La insumisión llama a su puerta

"Procede considerar el modelo de Islandia, sobre todo cuando los zorros que cuidan el gallinero se aprestan a desplumar más y con más brío"

Premiar la evasión de capitales con una amnistía fiscal es consecuente con un Gobierno, por así llamarlo, sometido a directrices externas, ideológicamente afines, mientras da la espalda y lo que cuelga a una ciudadanía cuya paciencia se agotará tan pronto aprecie la magnitud del estropicio. Es decir, a poco que las legiones de desocupados, desahuciados y desesperados, no necesariamente por este orden, racionalicen las medidas arbitradas para hacer frente a un desastre en cuyo origen y despelote poco o nada tuvieron que ver, más allá de depositar en la urna, de uvas a peras, un voto acaso equivocado. Eso de vivir por encima de las posibilidades y demás cuentos chinos, cuéntenselo a los saqueadores de Emarsa, al club Gürtel, al artífice del aeropuerto para peatones y conejos, a los afanadores de las visitas papales, a los influyentes empresarios de la corte, a la honorable sociedad del ladrillo y la hipoteca, a los responsables del hundimiento de las cajas de ahorro, a la pandilla de Ecclestone, a los dependientes de la fanfarria y a la nómina de figurantes de tanto esplendor de hojalata, incluyendo amigos y familiares. Todos impunes. Así las cosas, que nadie evoque los acontecimientos que cambiaron Islandia, porque les echarán mal de ojo. Lo de Islandia figura ya en las enciclopedias, aunque tanto los Gobiernos de la derecha ruin y mentirosa, como la socialdemocracia atolondrada huyen del modelo ártico como gato del agua. Los hay que a la primera mención, te saltan con el censo. Aducen que la isla donde juzgan y encarcelan a los delincuentes financieros y a sus Gobiernos cómplices tiene 331.000 habitantes. ¿Y qué? Pues que según la teoría fabricada para la ocasión, la democracia directa solo puede florecer en espacios demográficos reducidos. Preferiblemente en latitudes vikingas y que hablen islandés. Como proclamarlo puede ser excesivo, optan por la ocultación. Y a ver si los señoritos premian a la servidumbre.

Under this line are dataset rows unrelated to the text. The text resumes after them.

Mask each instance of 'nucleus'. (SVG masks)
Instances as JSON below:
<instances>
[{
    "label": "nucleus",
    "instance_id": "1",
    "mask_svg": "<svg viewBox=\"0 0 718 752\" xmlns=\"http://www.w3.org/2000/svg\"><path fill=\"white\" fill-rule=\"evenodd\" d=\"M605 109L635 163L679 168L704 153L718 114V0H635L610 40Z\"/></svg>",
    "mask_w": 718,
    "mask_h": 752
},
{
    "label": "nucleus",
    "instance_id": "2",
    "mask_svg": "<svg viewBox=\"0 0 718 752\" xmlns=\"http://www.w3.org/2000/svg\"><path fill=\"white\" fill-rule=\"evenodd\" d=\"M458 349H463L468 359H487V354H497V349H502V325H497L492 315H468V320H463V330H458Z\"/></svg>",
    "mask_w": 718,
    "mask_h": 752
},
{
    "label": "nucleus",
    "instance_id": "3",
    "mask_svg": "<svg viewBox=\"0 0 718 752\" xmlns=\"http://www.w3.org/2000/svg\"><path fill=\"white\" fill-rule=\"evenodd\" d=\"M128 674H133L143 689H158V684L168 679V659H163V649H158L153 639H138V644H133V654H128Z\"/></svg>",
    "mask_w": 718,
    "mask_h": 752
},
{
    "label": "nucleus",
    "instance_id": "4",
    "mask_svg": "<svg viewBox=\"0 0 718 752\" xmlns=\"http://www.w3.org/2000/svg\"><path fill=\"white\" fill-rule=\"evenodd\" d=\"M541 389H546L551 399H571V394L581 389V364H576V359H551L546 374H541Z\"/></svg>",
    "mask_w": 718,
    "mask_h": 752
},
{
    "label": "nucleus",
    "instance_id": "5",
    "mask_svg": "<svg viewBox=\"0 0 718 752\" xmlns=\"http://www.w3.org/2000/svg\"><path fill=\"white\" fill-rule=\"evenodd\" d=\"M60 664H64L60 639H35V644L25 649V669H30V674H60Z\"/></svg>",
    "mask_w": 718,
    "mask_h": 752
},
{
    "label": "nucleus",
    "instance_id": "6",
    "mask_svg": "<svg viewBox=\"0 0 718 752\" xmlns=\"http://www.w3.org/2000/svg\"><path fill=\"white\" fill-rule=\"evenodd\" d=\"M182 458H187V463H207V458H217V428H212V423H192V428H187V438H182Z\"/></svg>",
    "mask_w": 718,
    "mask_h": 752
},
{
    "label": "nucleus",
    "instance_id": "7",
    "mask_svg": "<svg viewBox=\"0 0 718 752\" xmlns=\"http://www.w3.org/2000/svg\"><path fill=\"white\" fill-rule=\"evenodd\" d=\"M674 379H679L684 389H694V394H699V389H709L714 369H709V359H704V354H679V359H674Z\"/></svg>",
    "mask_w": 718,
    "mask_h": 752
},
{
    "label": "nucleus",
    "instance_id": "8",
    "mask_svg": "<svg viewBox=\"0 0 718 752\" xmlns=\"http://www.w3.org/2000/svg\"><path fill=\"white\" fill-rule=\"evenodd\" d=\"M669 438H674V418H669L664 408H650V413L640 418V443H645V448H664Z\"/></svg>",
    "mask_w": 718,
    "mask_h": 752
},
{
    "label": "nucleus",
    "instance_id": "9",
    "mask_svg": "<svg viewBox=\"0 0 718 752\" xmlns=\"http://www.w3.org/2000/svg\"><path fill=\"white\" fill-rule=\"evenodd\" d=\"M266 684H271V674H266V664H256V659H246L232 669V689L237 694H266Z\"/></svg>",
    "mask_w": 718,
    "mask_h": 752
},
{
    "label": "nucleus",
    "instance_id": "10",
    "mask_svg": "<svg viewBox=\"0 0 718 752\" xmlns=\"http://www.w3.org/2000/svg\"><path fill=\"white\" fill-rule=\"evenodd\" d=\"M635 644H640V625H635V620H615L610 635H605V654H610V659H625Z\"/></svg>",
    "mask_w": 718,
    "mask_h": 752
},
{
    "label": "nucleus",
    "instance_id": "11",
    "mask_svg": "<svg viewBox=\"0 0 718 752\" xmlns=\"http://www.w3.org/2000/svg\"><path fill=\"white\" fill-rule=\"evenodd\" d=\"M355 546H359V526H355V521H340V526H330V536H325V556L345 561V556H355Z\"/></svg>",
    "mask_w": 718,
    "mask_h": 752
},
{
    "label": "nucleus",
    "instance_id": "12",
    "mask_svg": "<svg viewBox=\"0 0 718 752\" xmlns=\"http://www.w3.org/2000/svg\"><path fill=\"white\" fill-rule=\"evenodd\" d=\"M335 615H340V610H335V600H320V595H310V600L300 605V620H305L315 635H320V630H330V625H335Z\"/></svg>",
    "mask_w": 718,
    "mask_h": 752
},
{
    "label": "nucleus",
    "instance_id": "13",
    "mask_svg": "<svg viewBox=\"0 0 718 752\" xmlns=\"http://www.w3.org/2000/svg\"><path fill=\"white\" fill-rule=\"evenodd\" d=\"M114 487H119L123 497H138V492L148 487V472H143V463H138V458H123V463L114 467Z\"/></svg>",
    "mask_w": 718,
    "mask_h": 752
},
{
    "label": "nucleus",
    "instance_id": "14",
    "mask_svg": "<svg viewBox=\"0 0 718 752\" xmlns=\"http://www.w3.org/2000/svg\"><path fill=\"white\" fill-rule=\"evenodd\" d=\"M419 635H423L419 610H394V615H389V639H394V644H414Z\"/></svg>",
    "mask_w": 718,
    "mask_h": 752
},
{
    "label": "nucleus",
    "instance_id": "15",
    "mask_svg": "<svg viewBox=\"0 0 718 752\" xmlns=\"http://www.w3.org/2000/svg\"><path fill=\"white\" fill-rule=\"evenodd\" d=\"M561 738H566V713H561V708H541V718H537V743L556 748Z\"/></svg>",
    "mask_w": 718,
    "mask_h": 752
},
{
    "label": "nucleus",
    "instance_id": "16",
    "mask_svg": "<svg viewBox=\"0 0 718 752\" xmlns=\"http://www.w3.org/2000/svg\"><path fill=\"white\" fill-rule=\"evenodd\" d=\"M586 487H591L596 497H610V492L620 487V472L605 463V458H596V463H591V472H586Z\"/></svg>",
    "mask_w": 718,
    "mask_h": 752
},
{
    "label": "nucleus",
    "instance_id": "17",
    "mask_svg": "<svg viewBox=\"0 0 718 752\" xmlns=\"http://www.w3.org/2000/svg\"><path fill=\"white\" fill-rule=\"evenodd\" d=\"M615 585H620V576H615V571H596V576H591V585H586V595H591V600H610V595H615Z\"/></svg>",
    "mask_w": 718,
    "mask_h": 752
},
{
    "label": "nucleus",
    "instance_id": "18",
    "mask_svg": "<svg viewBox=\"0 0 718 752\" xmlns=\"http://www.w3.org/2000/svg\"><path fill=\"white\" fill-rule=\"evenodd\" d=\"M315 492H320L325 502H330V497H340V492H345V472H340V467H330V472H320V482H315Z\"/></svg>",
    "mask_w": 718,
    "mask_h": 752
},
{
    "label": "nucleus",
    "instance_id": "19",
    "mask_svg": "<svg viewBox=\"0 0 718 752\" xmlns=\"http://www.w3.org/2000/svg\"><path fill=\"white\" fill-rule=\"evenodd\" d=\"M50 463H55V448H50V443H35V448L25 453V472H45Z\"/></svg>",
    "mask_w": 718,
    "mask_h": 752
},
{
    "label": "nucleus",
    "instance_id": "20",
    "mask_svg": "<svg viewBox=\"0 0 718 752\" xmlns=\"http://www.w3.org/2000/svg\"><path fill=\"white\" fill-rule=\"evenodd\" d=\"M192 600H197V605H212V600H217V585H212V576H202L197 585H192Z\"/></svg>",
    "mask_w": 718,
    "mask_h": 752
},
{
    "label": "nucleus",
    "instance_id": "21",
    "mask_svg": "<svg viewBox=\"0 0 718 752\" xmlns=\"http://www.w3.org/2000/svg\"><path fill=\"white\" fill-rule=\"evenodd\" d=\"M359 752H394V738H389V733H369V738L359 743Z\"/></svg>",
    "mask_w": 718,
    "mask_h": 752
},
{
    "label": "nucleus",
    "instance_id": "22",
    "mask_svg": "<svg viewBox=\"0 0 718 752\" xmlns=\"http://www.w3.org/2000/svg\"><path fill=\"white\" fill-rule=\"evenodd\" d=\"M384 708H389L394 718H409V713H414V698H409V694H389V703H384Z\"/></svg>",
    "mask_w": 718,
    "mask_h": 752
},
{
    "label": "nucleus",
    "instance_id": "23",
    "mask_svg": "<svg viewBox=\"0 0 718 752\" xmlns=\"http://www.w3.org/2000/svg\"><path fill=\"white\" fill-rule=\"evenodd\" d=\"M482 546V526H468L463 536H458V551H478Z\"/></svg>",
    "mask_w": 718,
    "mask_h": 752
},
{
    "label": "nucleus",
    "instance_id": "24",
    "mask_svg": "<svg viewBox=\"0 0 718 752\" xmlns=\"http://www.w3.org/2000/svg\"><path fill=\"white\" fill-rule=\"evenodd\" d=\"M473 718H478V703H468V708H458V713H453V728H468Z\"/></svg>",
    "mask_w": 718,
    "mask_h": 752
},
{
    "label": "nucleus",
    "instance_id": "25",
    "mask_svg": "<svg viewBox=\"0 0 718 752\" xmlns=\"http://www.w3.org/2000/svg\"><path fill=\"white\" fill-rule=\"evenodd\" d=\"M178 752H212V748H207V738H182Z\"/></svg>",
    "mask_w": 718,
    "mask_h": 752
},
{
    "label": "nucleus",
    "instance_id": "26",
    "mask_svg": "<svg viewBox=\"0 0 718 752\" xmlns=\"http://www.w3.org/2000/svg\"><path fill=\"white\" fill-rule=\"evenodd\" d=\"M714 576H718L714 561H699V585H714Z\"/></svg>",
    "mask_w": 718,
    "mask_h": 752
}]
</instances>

Procede considerar el modelo de Islandia, sobre todo cuando los zorros que cuidan el gallinero se aprestan a desplumar más y con más brío. Se anuncian nuevos hachazos contra las prestaciones sociales, educación, privatización de empresas públicas, más recortes salariales, nuevos impuestos para las cada vez más escasas rentas del trabajo, aumentos de tasas y tributos indirectos, ni un recorte para la multinacional católica, y así sucesivamente hasta el fundido a negro y el hermanamiento del País Valenciano con las islas Alhucemas. En plena voladura de los consensos básicos, que se decía antes, todavía los hay que confían en restaurar los pedazos en lejanas citas electorales. La quincalla institucional produce estos efectos. A pie de calle, donde se cuece la indignación, la amnistía fiscal y lo que está por venir alimentan el germen de la insumisión y la protesta. Y en esta clase de revueltas, los manuales vienen en islandés.